Steph's 'Adieu' is a good one too - another crossover but in this case you hear high German people say it , not just Swiss. It is common to say Adieu to other people in a railway carriage when you alight, even if you haven't spoken to any of them.

Steph
Steph
1918 posts
top member &
moderator
Sep 3, 2019 - 9:00 AM in reply to 1960man

Hi everyone,

Now here we get to the fact that Swiss German has NO spelling, so "vielmal" is the correct spelling, however the "e" is silent, resp. streches the I sound, so vilmals could be Swiss spelling,if it existed! :)

Uf widerluege is for sure a good way to say goodbye!

And the "Liebe Grüsse" of my former page was for sure written German, well spotted!

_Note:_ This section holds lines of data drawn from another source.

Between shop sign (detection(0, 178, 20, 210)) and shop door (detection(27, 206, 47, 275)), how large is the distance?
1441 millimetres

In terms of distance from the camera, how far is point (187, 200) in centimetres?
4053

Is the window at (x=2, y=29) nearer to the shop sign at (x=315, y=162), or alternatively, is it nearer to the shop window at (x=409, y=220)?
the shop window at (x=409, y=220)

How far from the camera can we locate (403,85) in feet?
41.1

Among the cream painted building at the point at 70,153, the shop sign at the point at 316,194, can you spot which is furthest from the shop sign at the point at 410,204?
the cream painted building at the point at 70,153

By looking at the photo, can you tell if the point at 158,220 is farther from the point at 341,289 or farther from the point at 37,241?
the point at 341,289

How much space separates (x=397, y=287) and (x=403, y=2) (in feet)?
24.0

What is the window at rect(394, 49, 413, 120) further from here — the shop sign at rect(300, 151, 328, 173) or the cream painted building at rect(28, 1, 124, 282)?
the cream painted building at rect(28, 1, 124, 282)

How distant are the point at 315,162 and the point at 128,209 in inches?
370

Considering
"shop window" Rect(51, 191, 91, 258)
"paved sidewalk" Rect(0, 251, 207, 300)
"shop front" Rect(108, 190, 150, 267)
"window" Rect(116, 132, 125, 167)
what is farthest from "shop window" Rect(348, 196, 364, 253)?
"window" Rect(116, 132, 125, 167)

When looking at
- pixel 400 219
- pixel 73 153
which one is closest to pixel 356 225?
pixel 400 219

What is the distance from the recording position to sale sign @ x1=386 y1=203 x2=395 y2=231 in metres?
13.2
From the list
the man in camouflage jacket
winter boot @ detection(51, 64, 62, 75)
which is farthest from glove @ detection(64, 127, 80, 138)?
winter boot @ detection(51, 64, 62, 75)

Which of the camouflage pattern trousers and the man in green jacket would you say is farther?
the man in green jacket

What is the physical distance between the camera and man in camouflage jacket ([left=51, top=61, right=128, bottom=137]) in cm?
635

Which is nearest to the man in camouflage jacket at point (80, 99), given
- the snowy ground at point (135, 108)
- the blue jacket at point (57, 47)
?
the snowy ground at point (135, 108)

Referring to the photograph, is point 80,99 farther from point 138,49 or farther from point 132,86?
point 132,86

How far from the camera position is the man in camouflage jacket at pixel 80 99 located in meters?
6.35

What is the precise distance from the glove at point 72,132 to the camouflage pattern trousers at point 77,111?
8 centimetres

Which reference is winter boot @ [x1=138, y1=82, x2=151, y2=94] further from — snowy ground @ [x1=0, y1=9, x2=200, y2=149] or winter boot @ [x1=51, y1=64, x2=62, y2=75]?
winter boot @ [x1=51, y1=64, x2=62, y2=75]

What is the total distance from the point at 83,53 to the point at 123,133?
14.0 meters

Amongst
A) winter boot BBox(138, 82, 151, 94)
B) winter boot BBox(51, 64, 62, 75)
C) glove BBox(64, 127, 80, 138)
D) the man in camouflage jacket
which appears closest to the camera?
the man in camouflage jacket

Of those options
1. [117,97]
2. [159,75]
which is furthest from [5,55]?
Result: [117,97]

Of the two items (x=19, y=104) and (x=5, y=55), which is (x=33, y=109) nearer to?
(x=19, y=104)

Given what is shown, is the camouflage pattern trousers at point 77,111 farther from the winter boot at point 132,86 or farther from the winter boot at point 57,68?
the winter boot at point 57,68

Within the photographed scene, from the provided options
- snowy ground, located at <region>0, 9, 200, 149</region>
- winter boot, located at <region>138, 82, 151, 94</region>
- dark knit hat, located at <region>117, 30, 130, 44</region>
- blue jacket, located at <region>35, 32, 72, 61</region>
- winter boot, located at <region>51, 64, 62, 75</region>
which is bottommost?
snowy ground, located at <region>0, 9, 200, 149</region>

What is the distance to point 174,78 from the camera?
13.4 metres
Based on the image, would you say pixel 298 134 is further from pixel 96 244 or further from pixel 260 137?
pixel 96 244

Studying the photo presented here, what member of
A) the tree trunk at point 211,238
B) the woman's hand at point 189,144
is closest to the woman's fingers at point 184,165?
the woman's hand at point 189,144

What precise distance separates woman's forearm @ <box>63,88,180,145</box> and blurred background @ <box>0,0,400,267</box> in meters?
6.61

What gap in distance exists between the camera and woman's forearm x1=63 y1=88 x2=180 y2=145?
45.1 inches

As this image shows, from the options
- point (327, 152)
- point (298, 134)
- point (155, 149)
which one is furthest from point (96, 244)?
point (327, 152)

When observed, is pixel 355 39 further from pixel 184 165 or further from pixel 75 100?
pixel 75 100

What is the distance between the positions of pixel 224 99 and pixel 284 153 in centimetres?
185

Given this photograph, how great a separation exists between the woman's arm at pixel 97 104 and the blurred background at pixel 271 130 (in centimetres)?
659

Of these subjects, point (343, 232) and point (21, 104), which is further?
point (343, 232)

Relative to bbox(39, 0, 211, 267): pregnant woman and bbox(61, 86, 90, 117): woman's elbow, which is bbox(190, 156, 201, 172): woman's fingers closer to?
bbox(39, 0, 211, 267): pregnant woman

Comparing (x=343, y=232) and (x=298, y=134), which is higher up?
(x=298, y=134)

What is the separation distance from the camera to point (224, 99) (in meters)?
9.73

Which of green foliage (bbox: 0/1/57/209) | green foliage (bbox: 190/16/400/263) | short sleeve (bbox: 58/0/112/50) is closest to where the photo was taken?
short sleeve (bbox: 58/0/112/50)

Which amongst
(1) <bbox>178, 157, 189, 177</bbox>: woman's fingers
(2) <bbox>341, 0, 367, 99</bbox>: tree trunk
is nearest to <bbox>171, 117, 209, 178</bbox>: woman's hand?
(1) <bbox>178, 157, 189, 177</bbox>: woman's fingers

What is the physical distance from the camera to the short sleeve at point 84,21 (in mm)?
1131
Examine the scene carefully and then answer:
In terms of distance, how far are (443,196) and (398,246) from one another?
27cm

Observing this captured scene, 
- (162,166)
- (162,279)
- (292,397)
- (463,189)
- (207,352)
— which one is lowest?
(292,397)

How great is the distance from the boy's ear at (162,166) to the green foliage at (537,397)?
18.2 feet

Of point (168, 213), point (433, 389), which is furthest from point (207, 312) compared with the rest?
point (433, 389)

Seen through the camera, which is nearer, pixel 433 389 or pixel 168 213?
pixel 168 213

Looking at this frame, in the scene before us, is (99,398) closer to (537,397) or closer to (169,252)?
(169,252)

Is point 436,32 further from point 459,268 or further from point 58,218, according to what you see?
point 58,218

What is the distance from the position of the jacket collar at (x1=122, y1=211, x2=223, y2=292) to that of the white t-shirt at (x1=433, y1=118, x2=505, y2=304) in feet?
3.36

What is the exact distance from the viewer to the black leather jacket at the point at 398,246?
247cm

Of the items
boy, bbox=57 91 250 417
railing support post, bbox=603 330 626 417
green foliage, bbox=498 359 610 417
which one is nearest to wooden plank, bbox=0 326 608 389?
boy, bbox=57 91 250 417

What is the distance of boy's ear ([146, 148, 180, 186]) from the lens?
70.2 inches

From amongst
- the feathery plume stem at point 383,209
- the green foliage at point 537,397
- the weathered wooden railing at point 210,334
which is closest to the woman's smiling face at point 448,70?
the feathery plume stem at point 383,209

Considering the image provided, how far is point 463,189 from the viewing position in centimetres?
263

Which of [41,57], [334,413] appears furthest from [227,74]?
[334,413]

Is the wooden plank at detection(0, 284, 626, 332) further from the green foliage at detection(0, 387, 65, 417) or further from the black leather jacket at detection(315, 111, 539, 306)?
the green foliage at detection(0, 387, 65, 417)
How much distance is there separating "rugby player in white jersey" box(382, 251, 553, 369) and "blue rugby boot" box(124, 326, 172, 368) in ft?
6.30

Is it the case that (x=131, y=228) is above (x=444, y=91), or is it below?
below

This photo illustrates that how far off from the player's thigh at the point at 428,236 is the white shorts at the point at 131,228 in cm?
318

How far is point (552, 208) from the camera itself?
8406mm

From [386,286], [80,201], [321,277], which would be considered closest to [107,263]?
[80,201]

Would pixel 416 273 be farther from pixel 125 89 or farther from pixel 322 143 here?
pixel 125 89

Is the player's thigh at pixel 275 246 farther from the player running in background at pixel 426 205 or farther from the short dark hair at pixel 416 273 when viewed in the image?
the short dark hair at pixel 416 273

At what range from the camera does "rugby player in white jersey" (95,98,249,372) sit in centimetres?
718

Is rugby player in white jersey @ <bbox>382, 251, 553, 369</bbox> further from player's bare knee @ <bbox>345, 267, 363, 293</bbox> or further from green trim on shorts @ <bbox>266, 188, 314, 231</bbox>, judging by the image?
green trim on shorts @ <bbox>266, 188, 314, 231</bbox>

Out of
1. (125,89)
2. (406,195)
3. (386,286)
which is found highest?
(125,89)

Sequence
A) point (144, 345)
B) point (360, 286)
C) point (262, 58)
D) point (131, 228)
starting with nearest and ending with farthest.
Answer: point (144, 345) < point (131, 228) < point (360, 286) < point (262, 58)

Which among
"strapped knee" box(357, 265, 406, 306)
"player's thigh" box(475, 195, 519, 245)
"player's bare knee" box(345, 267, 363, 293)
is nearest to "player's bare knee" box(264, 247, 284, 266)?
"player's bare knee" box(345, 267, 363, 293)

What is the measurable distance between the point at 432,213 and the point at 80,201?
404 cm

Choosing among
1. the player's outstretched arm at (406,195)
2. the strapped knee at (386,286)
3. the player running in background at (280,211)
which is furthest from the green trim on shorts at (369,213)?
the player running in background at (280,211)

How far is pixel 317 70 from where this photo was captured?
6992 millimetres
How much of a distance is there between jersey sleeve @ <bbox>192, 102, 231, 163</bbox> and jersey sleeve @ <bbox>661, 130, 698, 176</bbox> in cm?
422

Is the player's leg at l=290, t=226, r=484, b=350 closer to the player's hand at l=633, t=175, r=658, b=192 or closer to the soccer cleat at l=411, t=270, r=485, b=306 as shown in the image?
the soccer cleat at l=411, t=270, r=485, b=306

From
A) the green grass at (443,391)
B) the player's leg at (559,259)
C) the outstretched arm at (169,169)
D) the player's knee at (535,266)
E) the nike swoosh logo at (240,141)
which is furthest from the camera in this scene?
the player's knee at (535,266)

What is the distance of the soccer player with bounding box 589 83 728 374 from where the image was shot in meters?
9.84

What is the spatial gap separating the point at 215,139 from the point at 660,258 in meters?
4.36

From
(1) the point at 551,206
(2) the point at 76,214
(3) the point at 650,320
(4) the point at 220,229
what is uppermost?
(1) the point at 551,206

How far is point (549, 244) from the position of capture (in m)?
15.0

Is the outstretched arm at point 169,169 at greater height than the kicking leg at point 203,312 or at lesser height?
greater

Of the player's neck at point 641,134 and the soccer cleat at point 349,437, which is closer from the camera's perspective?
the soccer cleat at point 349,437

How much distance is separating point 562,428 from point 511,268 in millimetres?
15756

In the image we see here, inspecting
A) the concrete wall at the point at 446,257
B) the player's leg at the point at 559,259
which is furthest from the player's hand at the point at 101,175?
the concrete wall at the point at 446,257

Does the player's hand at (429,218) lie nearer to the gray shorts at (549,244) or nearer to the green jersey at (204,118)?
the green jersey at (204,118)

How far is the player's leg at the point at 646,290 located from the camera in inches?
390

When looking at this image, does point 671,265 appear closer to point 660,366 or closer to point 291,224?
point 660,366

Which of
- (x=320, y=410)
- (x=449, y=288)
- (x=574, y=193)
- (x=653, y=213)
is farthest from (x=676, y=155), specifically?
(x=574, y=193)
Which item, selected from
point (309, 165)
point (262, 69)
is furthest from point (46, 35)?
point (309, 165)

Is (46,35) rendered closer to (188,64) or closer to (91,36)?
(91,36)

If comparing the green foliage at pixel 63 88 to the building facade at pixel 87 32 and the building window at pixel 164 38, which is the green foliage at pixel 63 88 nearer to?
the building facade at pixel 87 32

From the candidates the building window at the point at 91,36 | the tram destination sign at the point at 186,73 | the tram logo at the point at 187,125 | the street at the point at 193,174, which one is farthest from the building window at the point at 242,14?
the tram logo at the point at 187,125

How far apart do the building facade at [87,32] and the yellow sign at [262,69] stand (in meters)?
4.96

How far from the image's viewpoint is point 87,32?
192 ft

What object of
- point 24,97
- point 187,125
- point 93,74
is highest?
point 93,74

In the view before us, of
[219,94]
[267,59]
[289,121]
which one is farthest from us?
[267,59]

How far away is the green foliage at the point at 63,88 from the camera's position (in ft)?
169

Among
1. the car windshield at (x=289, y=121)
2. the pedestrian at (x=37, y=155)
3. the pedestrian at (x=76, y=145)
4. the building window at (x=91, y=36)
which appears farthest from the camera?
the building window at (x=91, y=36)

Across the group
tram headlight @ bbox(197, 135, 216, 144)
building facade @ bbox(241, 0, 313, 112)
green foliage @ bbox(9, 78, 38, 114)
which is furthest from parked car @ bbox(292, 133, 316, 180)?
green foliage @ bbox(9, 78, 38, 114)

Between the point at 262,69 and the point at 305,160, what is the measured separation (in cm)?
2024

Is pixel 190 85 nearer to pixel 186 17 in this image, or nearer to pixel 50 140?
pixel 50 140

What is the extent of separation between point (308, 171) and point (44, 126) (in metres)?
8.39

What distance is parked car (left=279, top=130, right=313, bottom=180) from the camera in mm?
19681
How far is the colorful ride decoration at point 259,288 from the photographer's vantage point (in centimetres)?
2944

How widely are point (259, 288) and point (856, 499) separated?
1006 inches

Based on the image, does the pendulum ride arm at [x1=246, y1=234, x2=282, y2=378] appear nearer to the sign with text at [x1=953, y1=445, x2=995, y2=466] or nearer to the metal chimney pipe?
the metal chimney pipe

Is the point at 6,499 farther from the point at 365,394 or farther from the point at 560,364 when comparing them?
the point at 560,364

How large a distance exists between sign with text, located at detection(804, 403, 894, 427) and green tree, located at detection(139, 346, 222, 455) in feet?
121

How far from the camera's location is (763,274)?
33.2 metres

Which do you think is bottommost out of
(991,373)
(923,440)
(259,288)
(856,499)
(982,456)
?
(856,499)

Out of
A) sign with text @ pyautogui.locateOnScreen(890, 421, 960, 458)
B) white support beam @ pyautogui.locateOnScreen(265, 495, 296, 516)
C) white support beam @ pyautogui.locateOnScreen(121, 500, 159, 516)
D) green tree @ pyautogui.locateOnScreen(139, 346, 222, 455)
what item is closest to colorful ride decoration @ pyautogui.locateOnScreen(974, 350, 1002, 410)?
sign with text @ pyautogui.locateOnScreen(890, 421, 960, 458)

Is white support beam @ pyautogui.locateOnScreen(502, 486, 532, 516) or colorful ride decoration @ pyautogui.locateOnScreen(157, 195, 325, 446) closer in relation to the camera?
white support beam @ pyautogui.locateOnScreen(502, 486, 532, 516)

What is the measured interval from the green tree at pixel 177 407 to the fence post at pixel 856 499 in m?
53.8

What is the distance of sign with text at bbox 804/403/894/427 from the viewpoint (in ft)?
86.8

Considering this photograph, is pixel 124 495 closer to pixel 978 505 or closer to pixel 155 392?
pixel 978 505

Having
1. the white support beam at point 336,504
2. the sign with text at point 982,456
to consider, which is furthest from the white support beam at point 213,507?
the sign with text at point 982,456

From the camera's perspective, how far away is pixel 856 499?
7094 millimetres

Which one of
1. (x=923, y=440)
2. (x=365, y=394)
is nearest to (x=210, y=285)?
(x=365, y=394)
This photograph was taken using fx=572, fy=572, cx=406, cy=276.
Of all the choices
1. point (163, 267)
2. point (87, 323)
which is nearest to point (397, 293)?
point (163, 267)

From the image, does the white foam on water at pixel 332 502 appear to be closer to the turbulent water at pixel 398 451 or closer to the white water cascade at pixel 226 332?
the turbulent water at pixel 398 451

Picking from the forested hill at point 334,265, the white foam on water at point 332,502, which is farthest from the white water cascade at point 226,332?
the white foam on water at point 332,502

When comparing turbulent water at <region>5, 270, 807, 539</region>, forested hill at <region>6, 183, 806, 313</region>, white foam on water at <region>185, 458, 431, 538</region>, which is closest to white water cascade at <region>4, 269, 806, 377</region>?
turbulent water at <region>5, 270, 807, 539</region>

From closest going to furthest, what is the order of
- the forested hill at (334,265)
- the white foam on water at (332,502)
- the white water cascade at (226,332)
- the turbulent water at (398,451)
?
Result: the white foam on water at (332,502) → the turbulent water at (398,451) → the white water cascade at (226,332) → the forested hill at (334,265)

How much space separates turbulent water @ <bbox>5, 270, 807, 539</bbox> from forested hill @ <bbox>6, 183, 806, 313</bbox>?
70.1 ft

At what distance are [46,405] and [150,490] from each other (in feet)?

I'm here to provide further input.

Uf widerluege mitenand (together)

Steph :)

none
none
15 posts
new member
Sep 3, 2019 - 4:27 PM in reply to 1960man

I checked for the spelling. It is uf Widerluege.. Also is "merci" pronounced with the rolling r as they pronounce it in French or Mercy as pronounced in English? Thanks for your help.

Steph
Steph
1918 posts
top member &
moderator
Sep 3, 2019 - 6:11 PM in reply to none

With the rolled R, and again, Swiss German has no official spelling, it's a fact!

Enjoy emerging yourself into the varieties of language.

Best,
Steph

Slowpoke
Slowpoke
6776 posts
expert
Sep 4, 2019 - 1:48 AM in reply to none

"did think it was a little odd when I saw that their "thank you" was merci vilmal. Is merci enough? What does the vilmal mean?"

There are a lot of ways to say thank you. Any one that you choose will be appreciated. If you use "merci" alone, you will prefer the French pronunciation.

If you are very fussy, and the Swiss person you are talking to is traditionalist, you will find that the Swiss say the eclectic "Merci vielmal" ( not a German "r" in that, pretty much an English or American "r"), and you may well be corrected if you say the correct German "vielmals" (many times). The Swiss distinguish them selves by using "vielmal" or "vilmal."

A Swiss person hearing your American accent may be a bit surprised that you know "merci vielmal" and perhaps comment with a grin that you know a little Swiss German. Auf Deutsch- "ein bisschen." Swiss German..."es bitzeli."

Slowpoke

andrew
andrew
98 posts
active member
Sep 8, 2019 - 6:28 PM

More than anything else, I've many times heard 'merci' pronounced as 'messy'!

I love the mixtures of French and German, for example, "Alle billet bitte".